Portugal sempre teve ao longo de sua história muita relação com o mar. Foi um grande conquistador no passado e levou sua cultura para diversas partes do planeta. Acredita-se que um descendente de português chamado Jorge de Albuquerque em uma de suas viagens marítimas para Portugal (1565) tenha sido alvo da pirataria francesa. Na ocasião, teve toda a comida de sua nau (navio a velas) roubada e a embarcação abandonada em alto mar com a tripulação. Histórias desse tipo não deviam ser raras para os desbravadores do mar, que na época não tinham, nem de longe a tecnologia que temos hoje para as grandes viagens marítimas. Jorge de Albuquerque era filho de Duarte Coelho, primeiro donatário da Capitania de Pernambuco.

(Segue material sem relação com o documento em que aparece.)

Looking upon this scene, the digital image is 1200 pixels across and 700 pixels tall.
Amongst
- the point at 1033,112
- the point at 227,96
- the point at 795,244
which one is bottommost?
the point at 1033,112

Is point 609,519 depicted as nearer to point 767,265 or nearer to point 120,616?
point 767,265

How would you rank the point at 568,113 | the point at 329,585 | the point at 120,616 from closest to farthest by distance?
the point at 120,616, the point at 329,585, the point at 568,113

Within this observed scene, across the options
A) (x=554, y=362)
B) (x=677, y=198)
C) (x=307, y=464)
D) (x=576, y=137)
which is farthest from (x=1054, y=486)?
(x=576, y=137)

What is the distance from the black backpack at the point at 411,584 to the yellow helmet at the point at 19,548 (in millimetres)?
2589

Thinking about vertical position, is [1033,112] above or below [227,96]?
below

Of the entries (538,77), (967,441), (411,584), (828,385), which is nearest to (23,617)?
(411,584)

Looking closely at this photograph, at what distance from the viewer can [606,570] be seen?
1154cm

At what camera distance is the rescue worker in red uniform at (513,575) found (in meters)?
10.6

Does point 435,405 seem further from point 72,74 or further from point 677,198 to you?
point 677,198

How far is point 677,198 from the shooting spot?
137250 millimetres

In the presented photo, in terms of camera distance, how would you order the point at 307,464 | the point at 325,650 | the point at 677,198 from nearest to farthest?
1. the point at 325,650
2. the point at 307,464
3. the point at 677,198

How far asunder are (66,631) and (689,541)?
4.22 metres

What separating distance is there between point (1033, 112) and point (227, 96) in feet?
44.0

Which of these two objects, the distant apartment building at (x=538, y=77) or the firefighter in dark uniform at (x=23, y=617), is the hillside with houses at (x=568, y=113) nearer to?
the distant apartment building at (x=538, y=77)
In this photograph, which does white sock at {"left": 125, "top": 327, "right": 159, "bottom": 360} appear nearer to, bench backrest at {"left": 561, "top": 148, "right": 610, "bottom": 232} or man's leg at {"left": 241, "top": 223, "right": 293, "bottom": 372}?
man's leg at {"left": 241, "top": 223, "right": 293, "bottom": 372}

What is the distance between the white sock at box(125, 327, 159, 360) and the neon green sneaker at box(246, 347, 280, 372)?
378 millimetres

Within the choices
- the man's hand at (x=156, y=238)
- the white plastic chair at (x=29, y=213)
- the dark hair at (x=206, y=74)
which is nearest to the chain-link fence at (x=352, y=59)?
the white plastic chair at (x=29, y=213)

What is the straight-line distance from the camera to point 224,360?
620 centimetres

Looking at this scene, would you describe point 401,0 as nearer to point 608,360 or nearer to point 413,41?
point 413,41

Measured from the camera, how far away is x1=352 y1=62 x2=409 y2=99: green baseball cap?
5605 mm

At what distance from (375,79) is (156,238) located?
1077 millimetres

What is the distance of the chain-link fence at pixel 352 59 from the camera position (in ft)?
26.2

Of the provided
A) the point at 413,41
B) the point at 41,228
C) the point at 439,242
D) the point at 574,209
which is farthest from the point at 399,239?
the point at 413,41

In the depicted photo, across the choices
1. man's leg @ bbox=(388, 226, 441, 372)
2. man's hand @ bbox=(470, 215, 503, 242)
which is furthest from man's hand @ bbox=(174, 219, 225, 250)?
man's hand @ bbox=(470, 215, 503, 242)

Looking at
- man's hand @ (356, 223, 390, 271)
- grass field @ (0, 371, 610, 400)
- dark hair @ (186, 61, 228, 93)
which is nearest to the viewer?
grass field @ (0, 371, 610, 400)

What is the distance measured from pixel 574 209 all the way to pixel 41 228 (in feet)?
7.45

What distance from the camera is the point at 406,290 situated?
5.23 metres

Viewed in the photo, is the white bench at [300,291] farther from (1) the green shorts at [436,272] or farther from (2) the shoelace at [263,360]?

Abandonado em alto mar, Jorge de Albuquerque teve que enfrentar as mais diversas dificuldades. Mortos de fome os marinheiros queriam sortear um dos tripulantes e fazer churrasco com sua carne para matar a fome dos outros. O comandante não concordou com isso e resistiu até o último momento quando apareceu outro jeito de resolver o problema e a embarcação acabou chegando em terra firme após vencer todas as tentações. Não quis vender a alma ao diabo para resolver um problema que parecia insolúvel. Guiado pela fé, acabou chegando com sua tripulação a um final feliz.
Em Portugal os contos do mar não eram raros. Esse poema ( Xácara), provavelmente, foi mais um, que atravessou o oceano. Foi coletado por Almeida Garrett, escritor e dramaturgo português em seu “Romanceiro” – 1799-1854. O conteúdo do poema revela uma verdadeira Odisséia à moda luso-brasileira. O bem e o mal disputam a alma do homem que deve atravessar um grande oceano nem sempre em calmaria.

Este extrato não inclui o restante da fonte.